Dowbiggin Manuscripts with the James Bibby Collection
Part II
James Bibby, Great Harwood, Lancashire, England, 1965


The John Dowbiggin who died in Westminster in 1712 was a brother of Thomas Dowbiggin, yeoman, of High Winder, in the parish of Melling, whose father Lancelot farmed High Winder before him. Lancelot Dowbiggin's wife was Elizabeth Winder, daughter of Thomas Winder, of High Winder -- the Winder family being located there over three hundred years ago. There is still in existence a pocket-book of Thomas Dowbiggin's containing memoranda in his own handwriting, and from these entries I select the following: --

"Nov. ye 29, 1684 Joan Thornton of Harterbeck and I were married at Thurlaine [Thurland] Castle by Mr. Goodin." (Peter Goodin was a Roman Catholic priest. In chapter 3 of "Lancaster and the Jacobites" published in tthe Lancaster Observer, in May 1886, I mention him as being at Aldcliffe Hall, where he is said to have, "kept a sort of academy or little seminary for education of youth who were afterwards sent to Popish colleges abroad to be trained as priests." Father Goodin died at Aldcliffe in December 1694, and was interred in the burial ground of Lancaster Parish Church.)

"Dec. ye 15, 1684. Then I obtained a license from Leonard Townson for marrying Joan Thornton of Harterbeck." (Leonard Townson was of Hornby.)

"Dec. ye 17, 1684. Then Joan Thornton and I were married againe by Mr. Thomas Kay in Hornby Chappell he being the Rector of Melling." (Thomas Kay was vicar of Melling from December, 1677 to July, 1689 when he resigned.)

"April 15, 1684. Upon that day I was converted from the Protestant religion by Mr. Peter Goodin and did goe into confession the Sunday following being East Sunday."

It may be assumed that Joan Thornton was a Roman Catholic at the time of her marriage to Thomas Dowbiggin, and that she ably seconded Father Goodin in the conversion of her husband to Roman Catholicism. And, although I have nowhere met with the suggestion, I am disposed to think that a fair claim might be made on behalf of Thomas Dowbiggin's wife as deserving of some recognition in connection with that historical episode which eventuated in the passing of the first Roman Catholic Relief Act of 1778. She had been then dead nearly fifty years, but I have no doubt that, in furtherance of the Roman Catholic faith, her works followed her.

After the death of John Dowbiggin in Westminster, his daughter and heiress, Ann Winder Dowbiggin (who had now lost her Father and Mother) went to live at High Winder with her aunt, Mrs. Thomas Dowbiggin, whose husband died on August 9, 1695. To Mrs. Dowbiggin's influence I attribute the fact of her niece becoming a Roman Catholic. "Ann Winder Dowbiggin, of Winder, spinster," figures in the list of Catholic non-jurors in 1715. As already stated, she became the wife of Thomas Benison, junr., who predeceased her. There was issue of this marriage, an only daughter Ann, who was only in her teens at the time of her father's death. On January 11, 1753, this last named Ann Benison of Hornby, who is described in the newspaper announcement of the wedding as being woth £600 per year, was married to John Fenwick of Burrow Hall, whose father was at one time M.P. for the town of Lancaster.

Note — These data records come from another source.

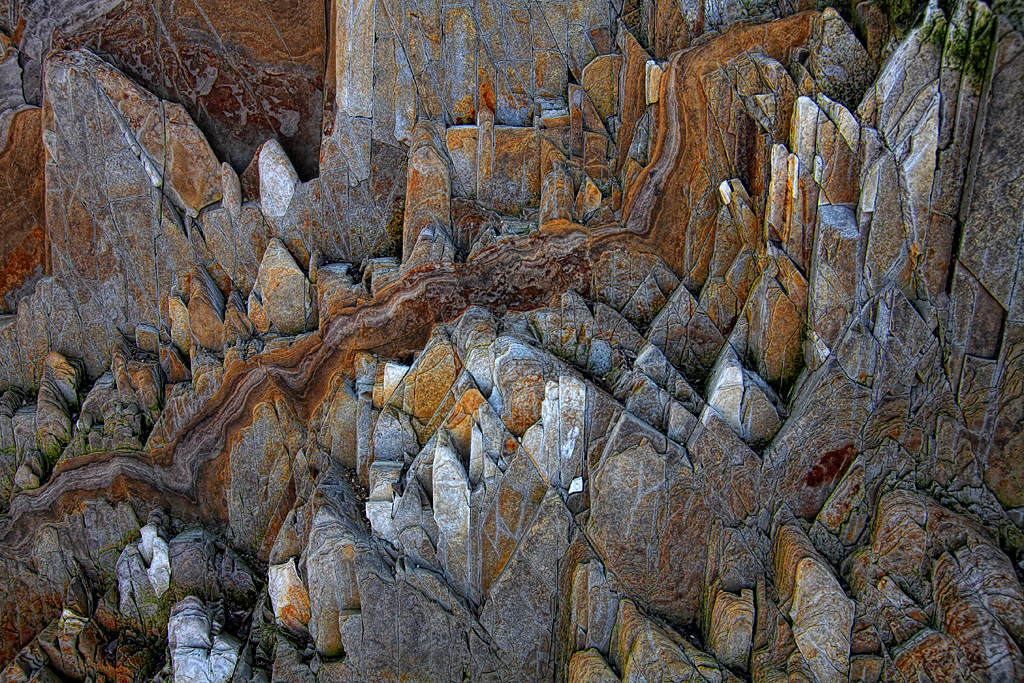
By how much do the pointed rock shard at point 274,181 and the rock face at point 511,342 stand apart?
0.10 ft

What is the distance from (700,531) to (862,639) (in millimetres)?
1346

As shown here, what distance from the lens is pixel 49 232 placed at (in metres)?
7.33

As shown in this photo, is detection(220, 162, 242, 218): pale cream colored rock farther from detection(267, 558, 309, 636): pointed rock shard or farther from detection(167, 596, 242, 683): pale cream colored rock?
detection(167, 596, 242, 683): pale cream colored rock

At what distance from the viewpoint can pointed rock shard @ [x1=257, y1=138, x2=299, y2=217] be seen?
7.22 metres

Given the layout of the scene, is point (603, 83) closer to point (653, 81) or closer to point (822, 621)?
point (653, 81)

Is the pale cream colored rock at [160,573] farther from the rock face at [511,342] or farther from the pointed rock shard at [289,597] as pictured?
the pointed rock shard at [289,597]

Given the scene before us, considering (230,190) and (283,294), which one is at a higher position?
(230,190)

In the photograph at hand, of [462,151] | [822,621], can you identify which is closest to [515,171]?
[462,151]

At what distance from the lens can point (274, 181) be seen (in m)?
7.22

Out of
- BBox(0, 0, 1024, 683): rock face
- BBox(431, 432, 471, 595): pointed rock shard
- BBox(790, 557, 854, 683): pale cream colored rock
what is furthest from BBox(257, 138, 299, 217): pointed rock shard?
BBox(790, 557, 854, 683): pale cream colored rock

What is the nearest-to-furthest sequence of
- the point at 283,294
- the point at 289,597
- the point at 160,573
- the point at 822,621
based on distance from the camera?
the point at 822,621
the point at 289,597
the point at 160,573
the point at 283,294

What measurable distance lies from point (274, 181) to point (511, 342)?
3.15m

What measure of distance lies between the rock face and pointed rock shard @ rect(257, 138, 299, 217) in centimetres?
3

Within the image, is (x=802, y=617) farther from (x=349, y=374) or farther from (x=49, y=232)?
(x=49, y=232)
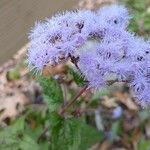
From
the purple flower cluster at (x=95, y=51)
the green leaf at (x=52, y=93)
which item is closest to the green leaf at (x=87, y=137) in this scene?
the green leaf at (x=52, y=93)

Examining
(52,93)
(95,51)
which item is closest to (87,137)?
(52,93)

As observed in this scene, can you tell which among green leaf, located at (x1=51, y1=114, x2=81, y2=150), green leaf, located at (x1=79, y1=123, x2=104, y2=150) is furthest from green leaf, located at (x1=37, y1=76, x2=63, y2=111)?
green leaf, located at (x1=79, y1=123, x2=104, y2=150)

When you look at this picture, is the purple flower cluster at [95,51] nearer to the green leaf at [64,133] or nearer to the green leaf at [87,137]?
the green leaf at [64,133]

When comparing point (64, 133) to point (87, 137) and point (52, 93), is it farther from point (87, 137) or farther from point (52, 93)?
point (87, 137)

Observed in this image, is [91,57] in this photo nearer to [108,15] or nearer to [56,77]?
[108,15]

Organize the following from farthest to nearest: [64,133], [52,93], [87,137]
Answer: [87,137]
[52,93]
[64,133]

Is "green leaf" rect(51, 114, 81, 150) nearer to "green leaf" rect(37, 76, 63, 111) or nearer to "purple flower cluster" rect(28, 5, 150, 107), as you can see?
"green leaf" rect(37, 76, 63, 111)

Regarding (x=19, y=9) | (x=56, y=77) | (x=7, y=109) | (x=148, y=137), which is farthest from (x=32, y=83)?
(x=19, y=9)
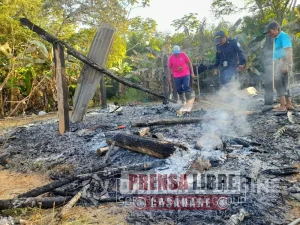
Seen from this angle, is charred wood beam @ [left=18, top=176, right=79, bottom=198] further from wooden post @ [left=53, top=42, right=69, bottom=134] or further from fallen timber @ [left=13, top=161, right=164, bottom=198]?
wooden post @ [left=53, top=42, right=69, bottom=134]

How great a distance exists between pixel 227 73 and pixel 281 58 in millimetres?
1864

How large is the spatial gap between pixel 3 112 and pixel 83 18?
18.2 ft

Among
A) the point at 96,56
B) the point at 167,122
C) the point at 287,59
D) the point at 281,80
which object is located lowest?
the point at 167,122

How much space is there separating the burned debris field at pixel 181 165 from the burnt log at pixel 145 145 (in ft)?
0.05

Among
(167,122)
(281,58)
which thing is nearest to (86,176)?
(167,122)

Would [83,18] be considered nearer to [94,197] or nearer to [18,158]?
[18,158]

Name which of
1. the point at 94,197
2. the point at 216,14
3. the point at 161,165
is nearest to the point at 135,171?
the point at 161,165

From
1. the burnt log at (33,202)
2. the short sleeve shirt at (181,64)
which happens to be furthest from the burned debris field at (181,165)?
the short sleeve shirt at (181,64)

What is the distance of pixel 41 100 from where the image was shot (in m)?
11.4

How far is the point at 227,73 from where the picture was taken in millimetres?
7641

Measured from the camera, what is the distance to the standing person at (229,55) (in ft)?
24.2

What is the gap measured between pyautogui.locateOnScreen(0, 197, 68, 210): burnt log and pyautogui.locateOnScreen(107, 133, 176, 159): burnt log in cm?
139

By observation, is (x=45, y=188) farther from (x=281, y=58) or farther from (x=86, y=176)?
(x=281, y=58)

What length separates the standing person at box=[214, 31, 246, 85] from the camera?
739 centimetres
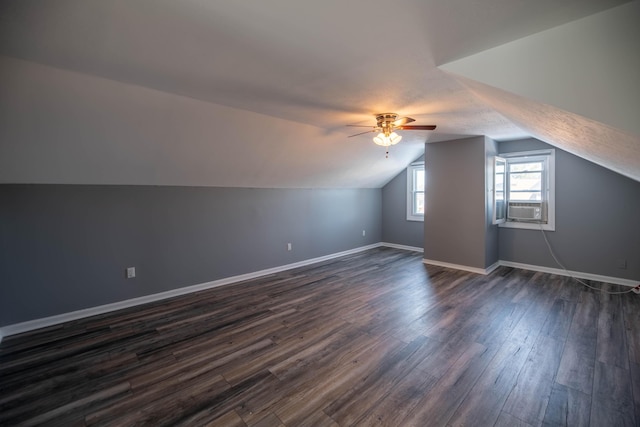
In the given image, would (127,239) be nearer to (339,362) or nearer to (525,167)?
(339,362)

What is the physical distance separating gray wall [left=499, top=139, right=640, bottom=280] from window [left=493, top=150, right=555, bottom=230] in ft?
0.36

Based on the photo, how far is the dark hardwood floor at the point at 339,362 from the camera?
1866 millimetres

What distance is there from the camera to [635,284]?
13.2ft

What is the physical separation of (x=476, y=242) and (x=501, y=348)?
2.60 meters

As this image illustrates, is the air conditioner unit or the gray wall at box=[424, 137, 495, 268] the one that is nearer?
the gray wall at box=[424, 137, 495, 268]

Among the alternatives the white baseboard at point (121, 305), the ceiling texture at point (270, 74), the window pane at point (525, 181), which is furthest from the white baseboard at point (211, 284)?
the ceiling texture at point (270, 74)

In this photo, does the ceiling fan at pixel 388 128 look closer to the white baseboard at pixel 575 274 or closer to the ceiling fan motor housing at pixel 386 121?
the ceiling fan motor housing at pixel 386 121

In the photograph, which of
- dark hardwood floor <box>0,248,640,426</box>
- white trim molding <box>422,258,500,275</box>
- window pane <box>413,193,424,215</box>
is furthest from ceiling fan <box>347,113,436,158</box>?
window pane <box>413,193,424,215</box>

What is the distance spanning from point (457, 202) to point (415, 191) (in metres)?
1.68

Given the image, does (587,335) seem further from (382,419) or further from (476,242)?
(382,419)

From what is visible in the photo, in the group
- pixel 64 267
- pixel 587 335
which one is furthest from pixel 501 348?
pixel 64 267

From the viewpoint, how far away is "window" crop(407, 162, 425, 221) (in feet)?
21.8

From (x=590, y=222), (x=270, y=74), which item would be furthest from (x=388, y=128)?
(x=590, y=222)

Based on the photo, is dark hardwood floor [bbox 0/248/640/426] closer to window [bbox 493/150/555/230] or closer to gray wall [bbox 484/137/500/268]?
gray wall [bbox 484/137/500/268]
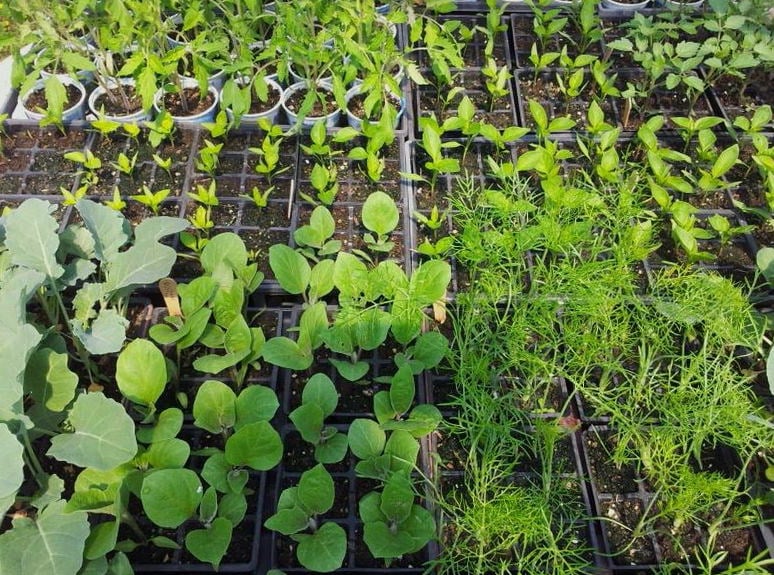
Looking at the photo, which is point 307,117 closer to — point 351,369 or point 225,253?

About four years later, she lost her husband, who was accidentally killed in the hunting field. The widow, a staunch Roman Catholic, had made over her own proprty to her husband and his heirs, to enable him to raise money, and when he desired to re-convey the estates to her, he found that the laws, which then operated severely against Roman Catholicism, prevented him from doing so. There being no issue of the marriage, Thomas Fenwick, Barrister-at-law, of Gray's Inn, succeeded to the property. Litigation ensued, and at last a private Bill -- the precursor of the Relief Act of 1778 -- was introduced into Parliament, and passed in 1772, whereby the widow was enabled to enjoy the income from which she had so long been debarred.

The painful story was told in some detail by the Rev. T.E. Gibson, of Southport, in the Palatine Notebook, several years ago, and was reproduced in chapter 4 of "Lancaster and the Jacobites" (Observer, June 1886). Mrs. Fenwick lived out her widowhood at the Hall in Hornby which her father built, where she provided a Roman Catholic Chapel and chaplain, and where she died on the 28th of April, 1777, her remains being buried by the side of her parents at the foot of the chancel in Melling Church.